Nesse capítulo, exploramos o conceito de antropomorfismo. Entendemos que a ideia de se atribuir emoções, comportamentos e formas humanas aos não humanos é comum na literatura em Libras. As línguas faladas podem falar sobre o conceito, e as imagens e os desenhos podem mostrar os antropomorfismos. Mas vimos que os artistas criativos de Libras podem usar a língua e as técnicas gestuais para mostrar o antropomorfismo, de tipo basicamente descritivo, pré-linguístico ou linguístico. No nível linguístico, especialmente, a possibilidade de se mapear a forma do corpo humano que sinaliza a forma dos não humanos permite a alguns animais e objetos comunicar em Libras do jeito do seu corpo. Mas, se não há a opção física para permitir ao não humano sinalizar do seu jeito, ele deve comunicar totalmente de forma humana. Tudo isso gera um grande encanto no espectador.

atividade

17.7. Atividade

Vamos assistir à A Rainha das Abelhas, de Mariá de Rezende Araújo, em Libras, Príncipe Procurando Amor, de Richard Carter, em BSL e Golf Ball, de Stefan Goldschmidt, obras que envolvem personagens não humanos.

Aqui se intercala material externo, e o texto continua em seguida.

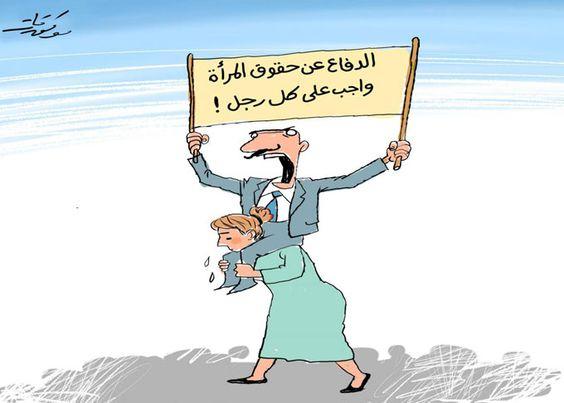 كاريكاتير بقلم:موفق قات:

  • Liste os personagens não humanos que aparecem.
  • Como o narrador representa esses personagens?
  • Tente categorizá-los nos níveis: descritivo, pré-linguístico e linguístico. Lembre-se que eles podem não se encaixar perfeitamente nessas categorias.
  • Você acha que esses personagens são surdos? Explique por quê.
Esse texto é em BSL, mas tudo é feito através de classificadores, com exceção dos últimos sinais, que significam “Encontrei meu amor eterno”. https://www.todamateria.com.br/o-que-e-antropomorfismo No final da história da Bolinha de pingue-pongue, a bolinha pede ajuda com um sinal humano da Libras, apesar de não ter mãos. Isso não incomoda o público, que entende bem que é apenas um sinal. É nesse momento de comunicar em Libras que a bola é resgatada.